IF any of these lines should appear stained and obscured by blots, know that they will be occasioned by the death of the writer. My right hand holds the pen, my left a drawn sword; and the paper lies unfolded in my lap. This is the true picture of Canace writing to her brother: it is only in this manner, it seems, that I can satisfy a hard-hearted father. I could wish him to be a spectator of my untimely death, that the blow might be given in the presence of a

stern father who commanded it. Fierce, and far more cruel than his eastern ministers of storms, he would view without a tear the mortal wound. For it is infectious to live with savage winds; and therefore he contracts the temper of his people. He commands the South, the Zephyr, and the northern blasts of Thrace; and, surly East, he checks thy rigid wing. He controls indeed the winds; but, alas! he has no power over his own unmeasurable wrath, and governs a kingdom less intractable than his own vices. What avails it that I am allied to the Gods above, that Jupiter is in the number of my kindred? does it snatch from my trembling hind the destructive steel, that fatal gift and weapon, alas, unfit for me! O Macareus, I wish that the hour which joined us had

come later than that of my death! Why, brother, did you ever love me otherwise than as a brother? And why did I regard you more than became a sister? For I also felt the powerful flame, and perceived I know not what God taking possession of my glowing heart; but such as I had often heard described. The color had forsaken my cheeks; a leanness had spread itself over all my joints; and my mouth took with reluctance even the smallest food.
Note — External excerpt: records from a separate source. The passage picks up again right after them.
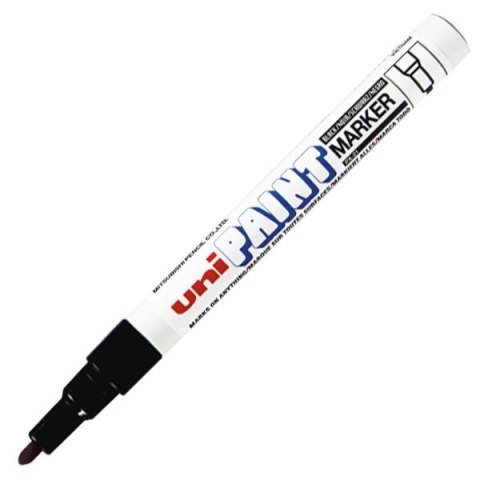 Marker olejny UNI PX-21 czarny Uni Marker olejny UNI PX-21 czarny Uni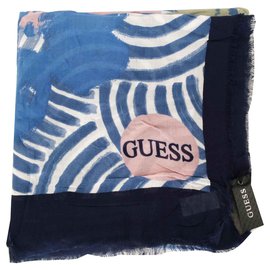 Guess Lenços Multicor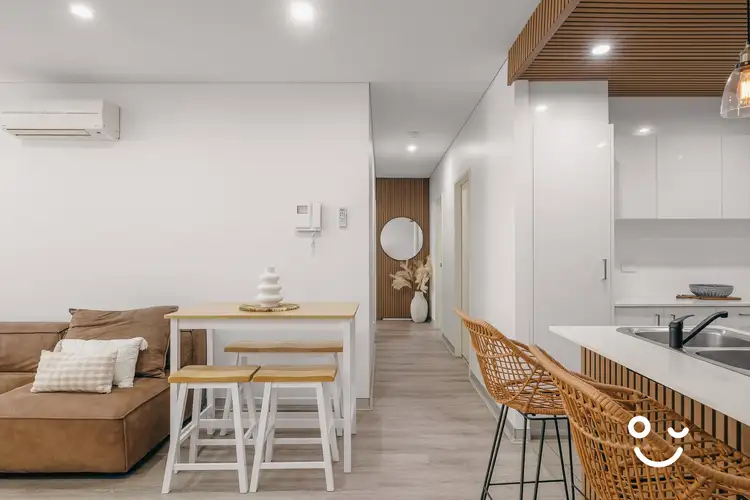 Fifth view of Homely apartment listing, 23/22 Gladstone Avenue, Wollongong NSW 2500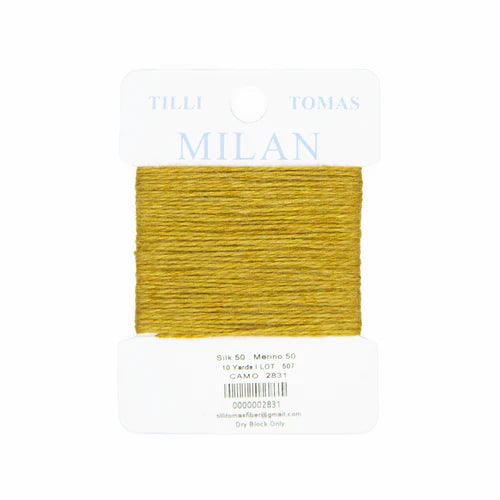 Milan Card Camo 2831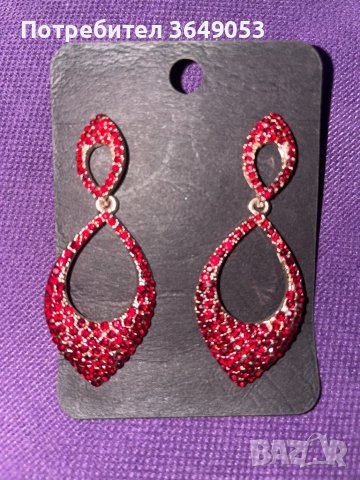 Обеци, снимка 1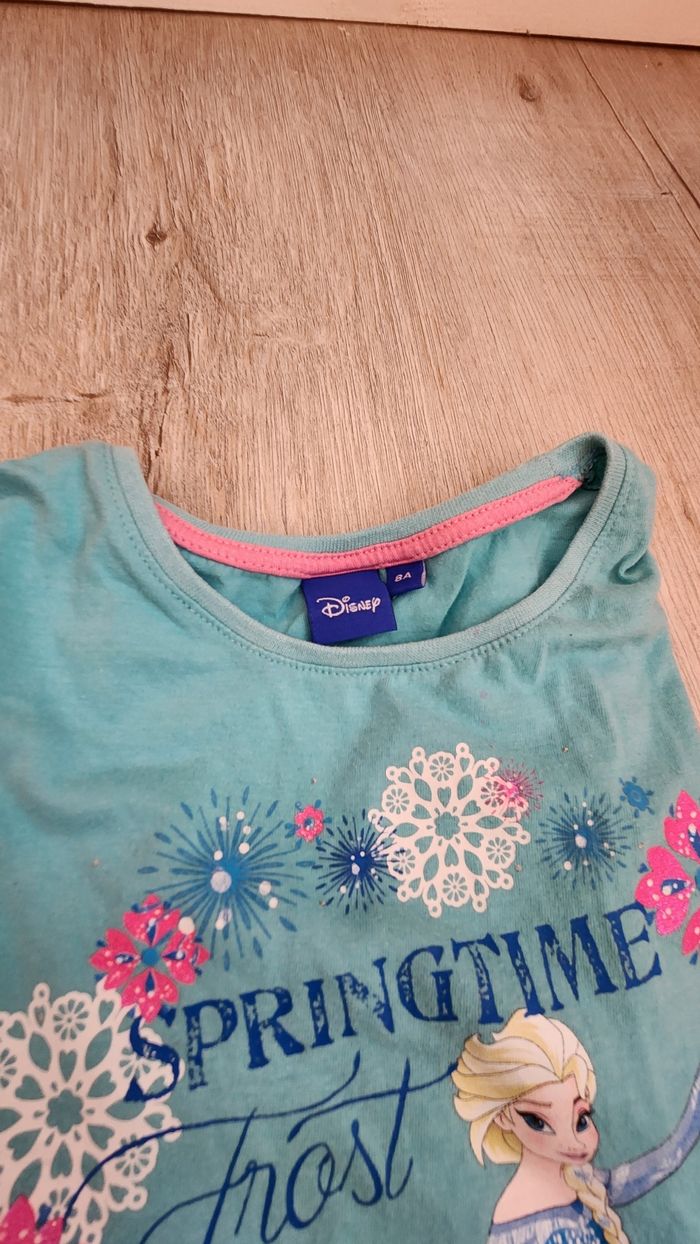 Lot de 6 tee shirt manche courte - photo numéro 5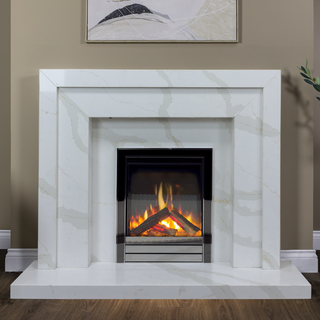 Panache 16 Deep Electric Fire - Charlton & Jenrick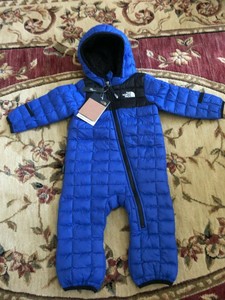 the north face infant thermoball eco bunting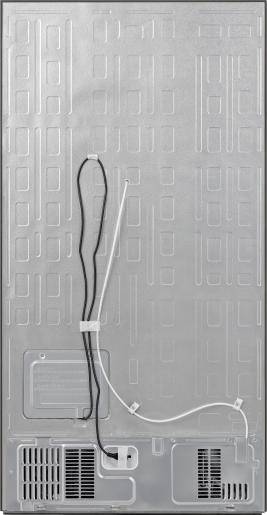 Фото - Холодильник Hisense RS818N4TIE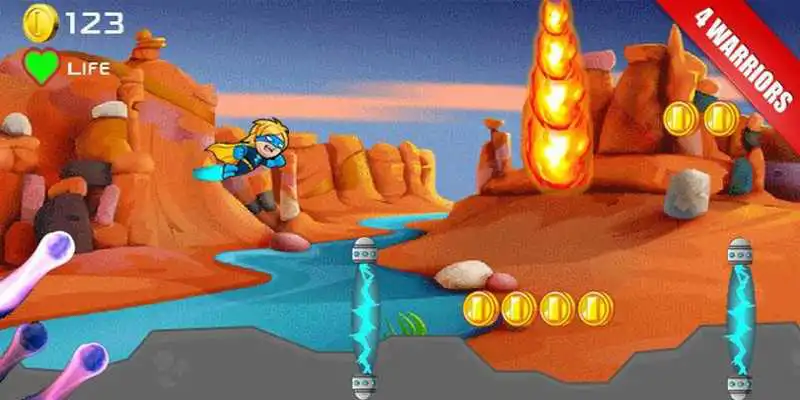 Play Desert Surfers Reloaded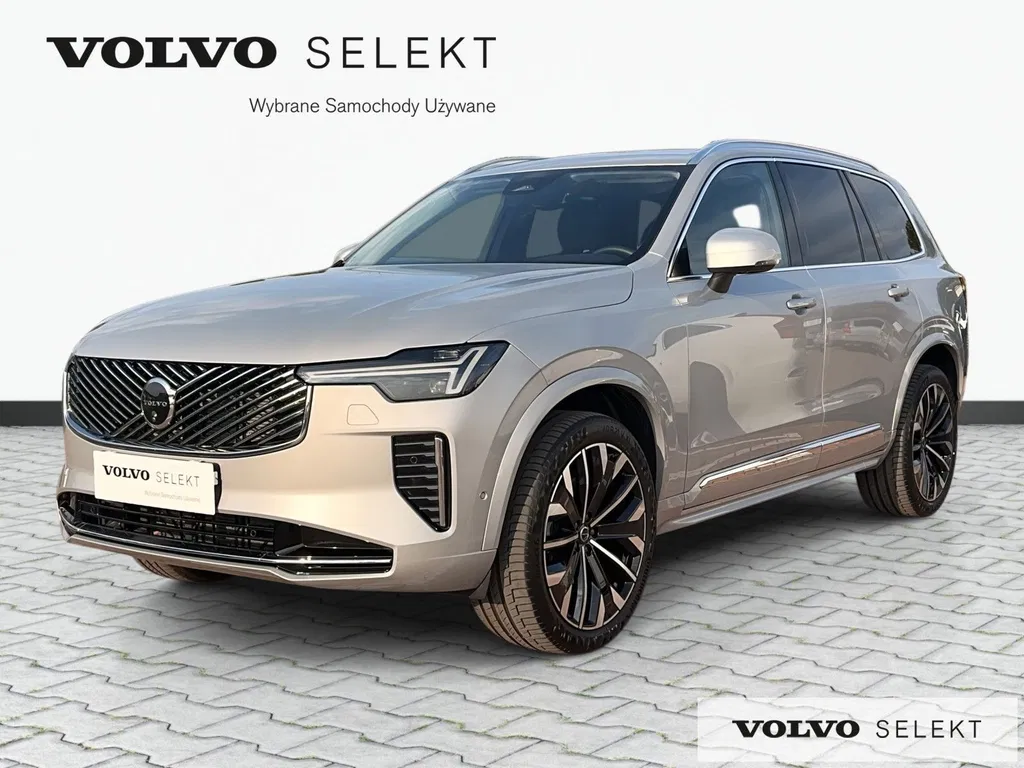 Zdjęcie: 2025 Volvo XC 90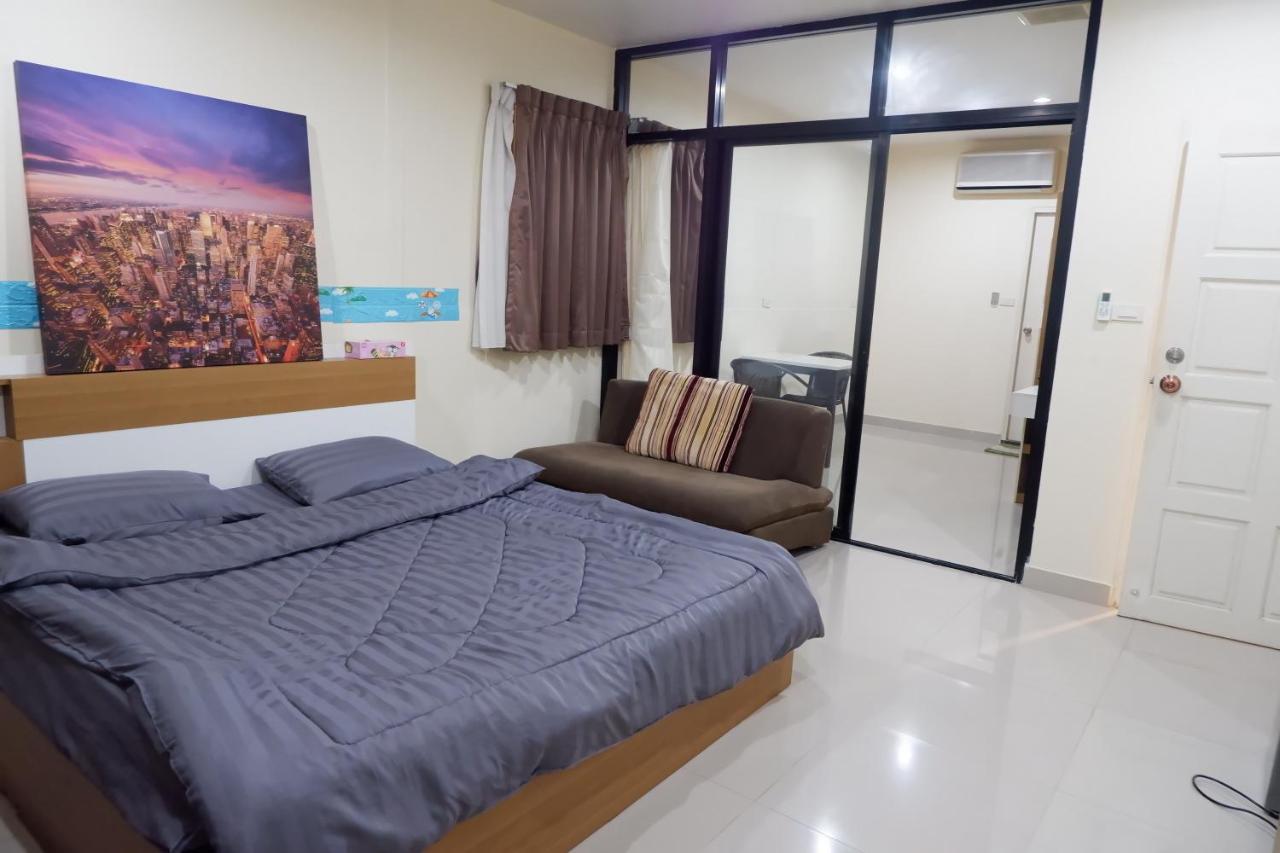 Happy Corner House Pangsapuri Pattaya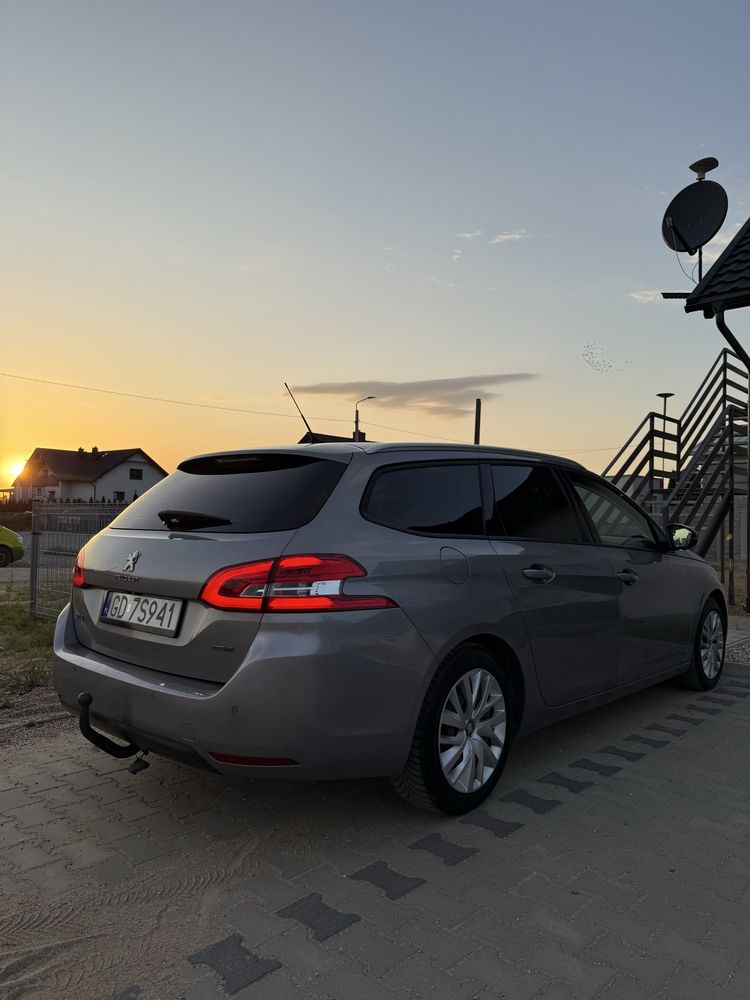 Peugeot 308 2.0 Hdi Automat Business Line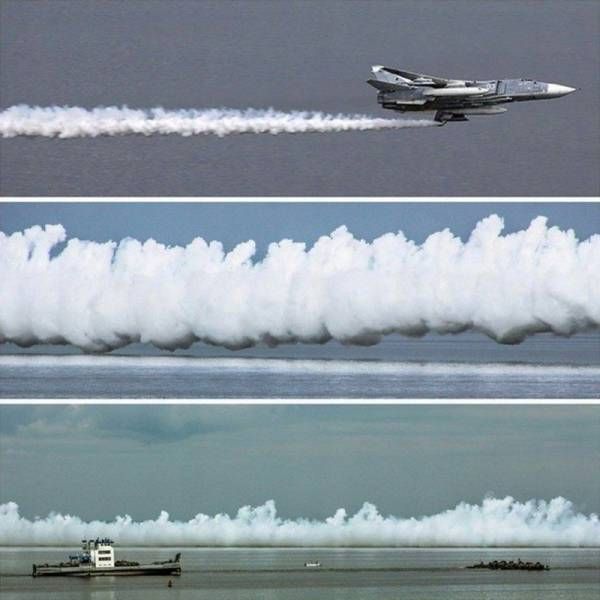 Дымовая завеса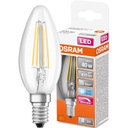 E14 B35 LED žiarovka 4,8W 4000K Stmievateľná OSRAM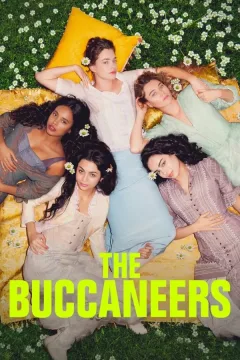 مسلسل The Buccaneers مسلسل The Buccaneers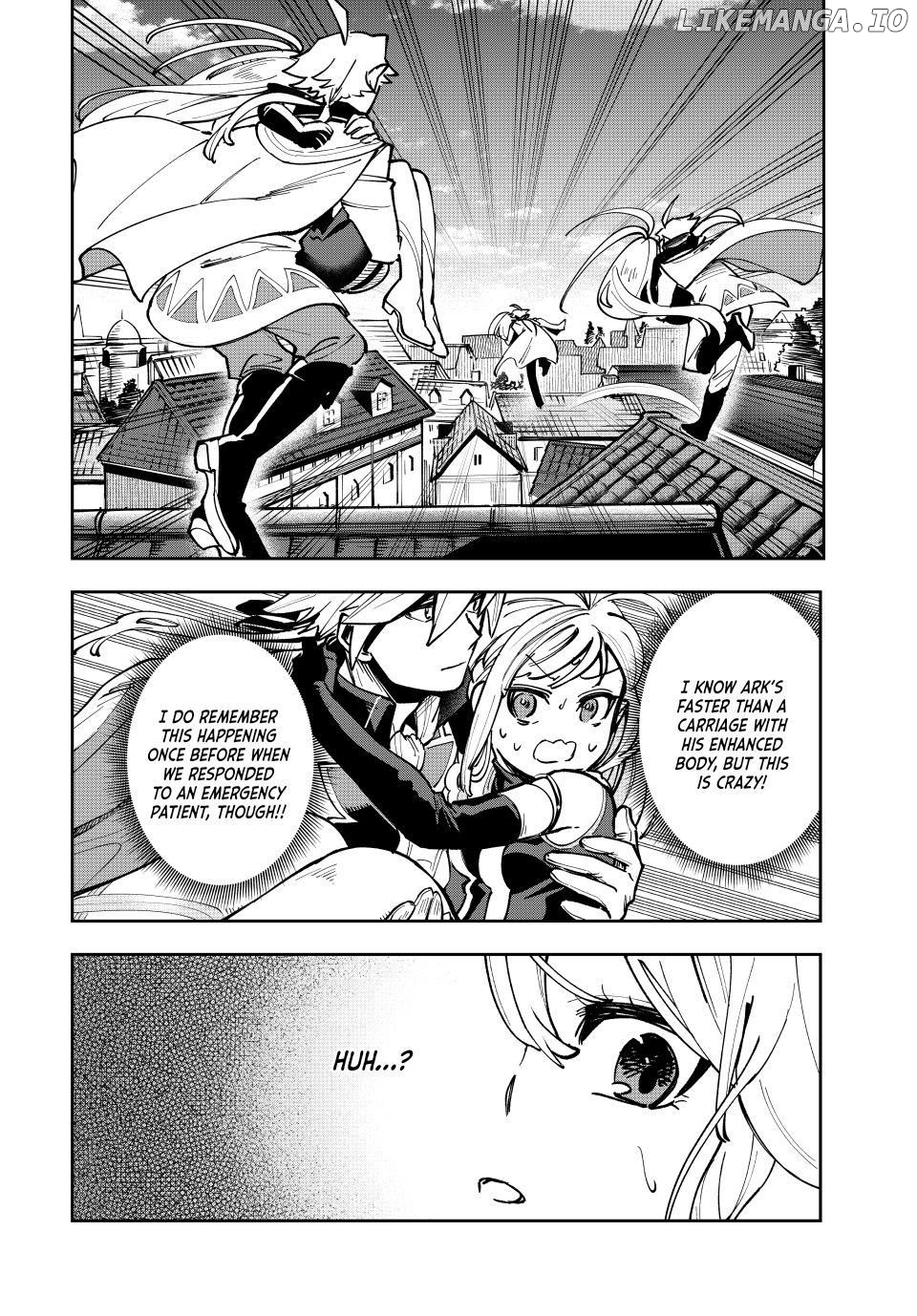 The Awakening of a Great Saint Chapter 2 - page 12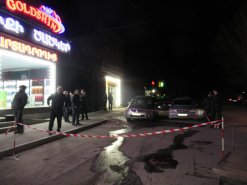 Սպանություն Գյումրի քաղաքում (տեսանյութ, լուսանկարներ)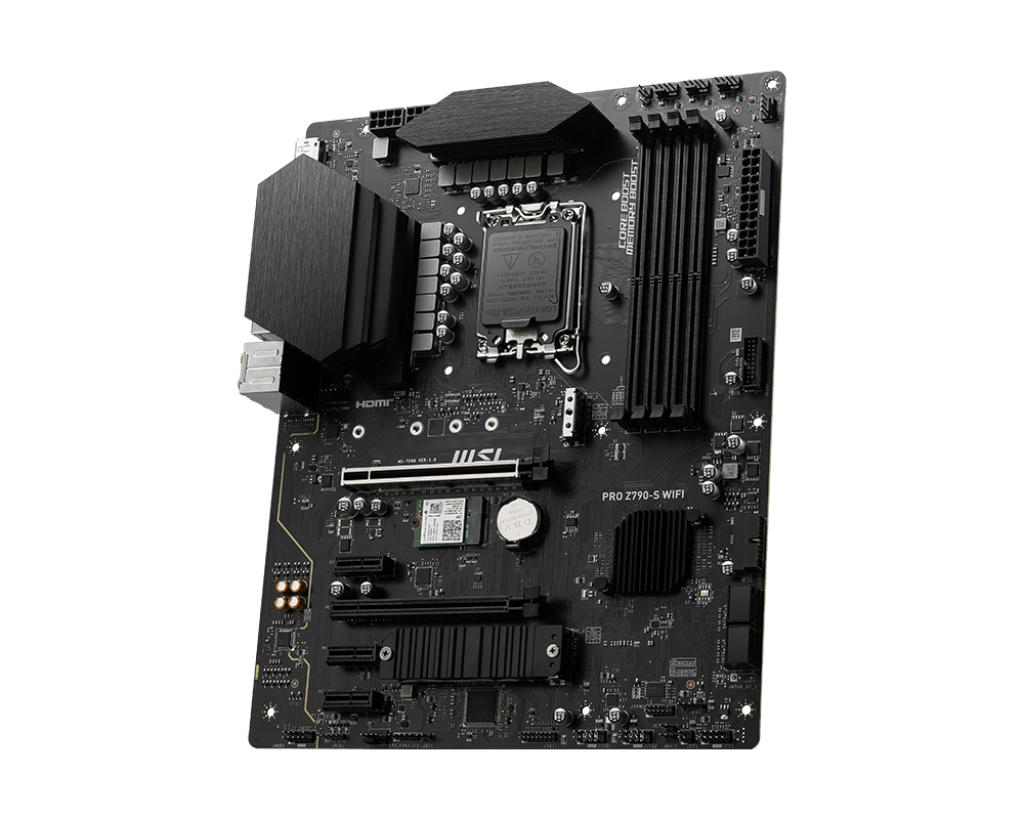 MSI - Motherboard MSI PRO Z790-S WIFI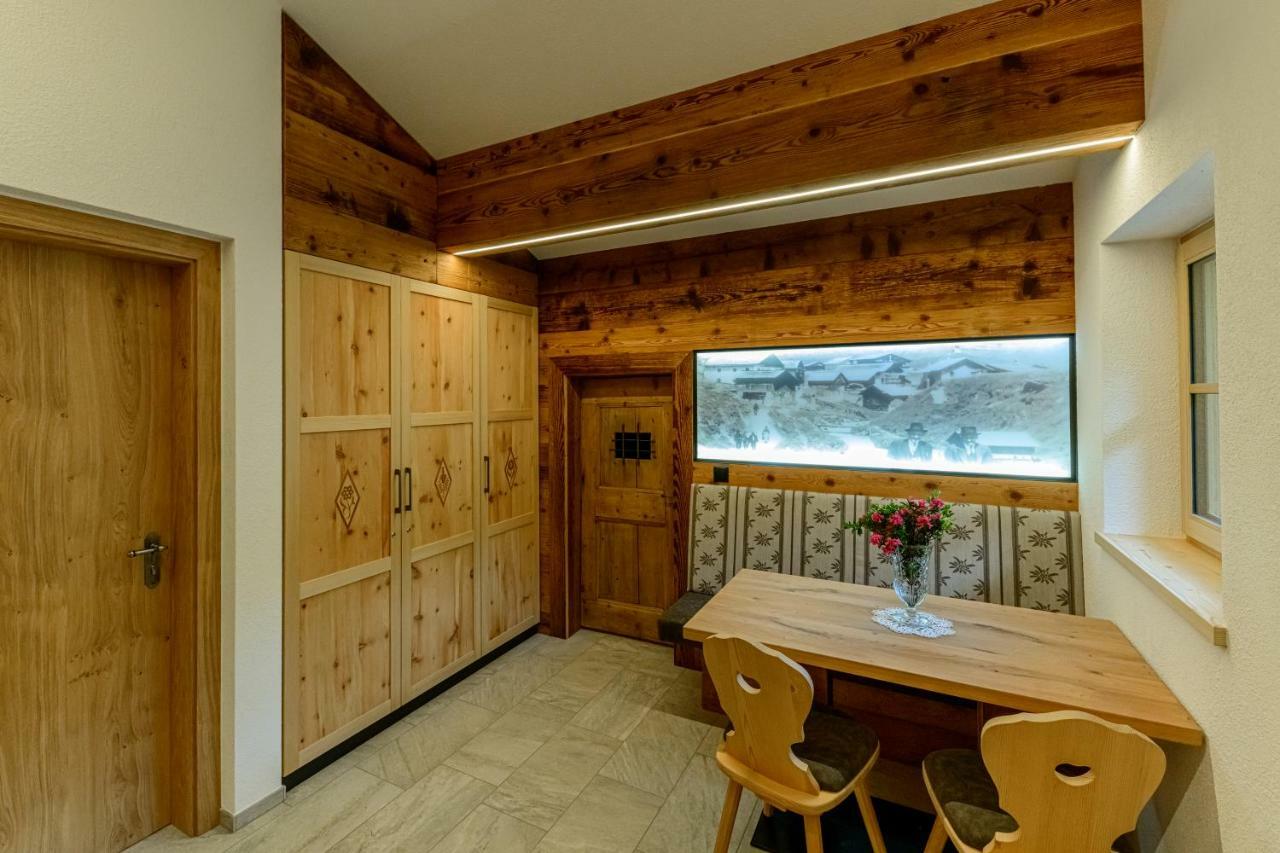 Mooserhof Campo Tures Luaran gambar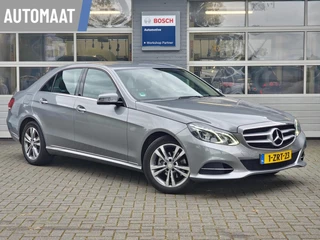 Mercedes E-klasse 200 Ambition Avantgarde 184PK|Automaat|LED|PDC|Navi|half-leder|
No gentle slumbers refreshed me; the nights seemed tedious and lingering; and I often sighed to myself, though no apparent grief oppressed me. I could not give any reason why I was thus disconsolate; nor, though in love myself, did I know what it was to love. My aged nurse first divined the growing mischief; and, wise through years, first told me that it was love. I blushed; and, full of shame, fixed my eyes upon my bosom; signs which, accompanied with silence, too clearly testified my confession. And now my womb swelled with the guilty load, and the growing weight pressed my sickly limbs. What herbs, what me-

dicines and not my nurse procure, and with her impious hands apply, that the increasing load (this alone we hid from thee) might be entirely discharged? But, alas! the tenacious infant too well withstood our best artifices, securely screened from all hostile attacks. And now the splendid sister of Phbus had nine times completed her course, and the tenth moon was guiding forward her light-revolving steeds; when some unknown cause afflicted me with sudden pangs. I was a stranger to the movements of child-bearing, and a mere novice in this kind of discipline. I suppressed not my cries, "What!" said my nurse, "do you thus openly proclaim your guilt?" And, knowing the cause of my complaint, she stopped my mouth with her hand. What could I do in that unhappy case? Pain urged my groans; but shame, fear, and my nurse, pressed me to silence.

I nevertheless strove to repress my groans, and struggled with my cries; and was forced to drink the tears that trickled from my eyes. Death seemed to hover round me; Lucina refused her aid; and even death was a grievous crime, had I then expired: when entering with thy hair and garments torn, my bosom cherishing close pressed to thine, thou saidst, Live, my sister, O live, my dearest sister; nor rashly destroy two lives in one. Strengthen yourself by hope; for you shall soon be wedded to your brother, and become the wife of him by whom you have been made a mother. Though taint, and almost dead, yet (believe it) your words revived me; and the guilty load sprang forward from my womb.